As of last season, reports had MLS losing $250-million since it started in 1996. Expansion plans have been put on hold. Attempts to build several soccer-specific stadiums have hit road blocks.
The season has been cut to 28 games, four fewer than before. The season starts three weeks later than last year, but the MLS Cup, Oct. 21 in Columbus, still is in football season.
Garber, a former NFL executive, knew that making MLS the fifth major sport in America would be a big task.
"All sports are getting tougher to sell," he said. "You need to be cognizant about putting a good product on the field. And I think the country is changing quite a bit. It's never going to be easy selling soccer in this country, at least not in my lifetime."
The Mutiny has had off-season success with ticket sales. General manager Bill Manning said group sales are up 81 percent from last season and total sales are up 261 percent.
For the first time, the Mutiny is selling to companies tickets in bulk that are good for any home game, not just a particular date.
"We ask people in the business community and in youth leagues what they want, and this is what they told us," Manning said.
Things have changed slightly on the field for MLS as well. There has been a stronger effort to keep promising young talent and to attract young players from around the world.
An example was the signing of 19-year-old forward Landon Donovan, widely considered one of the most promising U.S. forwards. Donovan was with Bayer Leverkusen of the German Bundesliga, but he was lured to MLS by a four-year contract and the chance to play closer to home.
Young stars DaMarcus Beasley and Bobby Convey are further proof of MLS' youth movement.
"Clearly, (young players) are a priority of this league," Garber said. "We can build our future product around these younger players. And it doesn't just have to be the American player. They can be of Hispanic descent or any other ethnicity. But I think it's very important that they view our league as a viable option.

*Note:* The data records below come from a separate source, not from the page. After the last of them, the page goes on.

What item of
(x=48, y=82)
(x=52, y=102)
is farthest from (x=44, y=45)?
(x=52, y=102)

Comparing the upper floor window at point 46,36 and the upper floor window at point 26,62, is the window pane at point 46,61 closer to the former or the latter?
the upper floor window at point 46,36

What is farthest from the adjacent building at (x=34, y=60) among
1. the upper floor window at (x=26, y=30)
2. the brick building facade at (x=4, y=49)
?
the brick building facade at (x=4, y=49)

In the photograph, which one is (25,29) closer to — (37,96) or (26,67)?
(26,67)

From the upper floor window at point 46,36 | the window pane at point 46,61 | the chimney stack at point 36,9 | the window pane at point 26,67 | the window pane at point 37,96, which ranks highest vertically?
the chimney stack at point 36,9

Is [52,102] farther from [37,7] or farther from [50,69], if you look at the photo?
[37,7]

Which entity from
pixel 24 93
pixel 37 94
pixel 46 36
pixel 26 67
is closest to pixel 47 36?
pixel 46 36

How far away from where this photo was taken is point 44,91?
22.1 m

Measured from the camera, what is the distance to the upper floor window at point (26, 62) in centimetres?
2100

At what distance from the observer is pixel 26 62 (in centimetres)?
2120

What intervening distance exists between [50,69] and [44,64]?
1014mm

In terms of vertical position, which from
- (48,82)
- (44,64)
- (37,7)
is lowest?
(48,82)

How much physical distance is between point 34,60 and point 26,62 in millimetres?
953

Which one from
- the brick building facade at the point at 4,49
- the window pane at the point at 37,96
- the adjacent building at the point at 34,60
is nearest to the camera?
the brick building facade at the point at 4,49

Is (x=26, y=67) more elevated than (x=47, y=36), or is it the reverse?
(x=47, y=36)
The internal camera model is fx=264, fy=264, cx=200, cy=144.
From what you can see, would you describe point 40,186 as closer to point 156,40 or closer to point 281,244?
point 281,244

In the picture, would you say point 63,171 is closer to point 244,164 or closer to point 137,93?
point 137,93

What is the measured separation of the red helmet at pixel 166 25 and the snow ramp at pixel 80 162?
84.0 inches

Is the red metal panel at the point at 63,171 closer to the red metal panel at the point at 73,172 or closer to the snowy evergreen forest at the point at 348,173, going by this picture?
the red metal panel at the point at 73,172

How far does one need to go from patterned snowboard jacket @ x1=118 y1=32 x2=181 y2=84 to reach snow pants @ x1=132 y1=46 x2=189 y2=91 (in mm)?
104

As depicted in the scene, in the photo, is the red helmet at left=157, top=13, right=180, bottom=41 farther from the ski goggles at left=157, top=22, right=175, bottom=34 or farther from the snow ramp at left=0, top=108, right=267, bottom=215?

"That being said, it doesn't mean we're not trying to get the best players in the world. We still have three foreign roster spots per team, so we can still mesh a younger player with players like Carlos Valderrama or "Big Mama' (Mutiny forward Mamadou Diallo)."
MLS will not be the only soccer league this summer. The Women's United Soccer Association begins April14. The leagues will work together this season, and Garber said the WUSA won't be a threat.
"We'll certainly be keeping an eye on them," he said. "It's like having a sister in the family."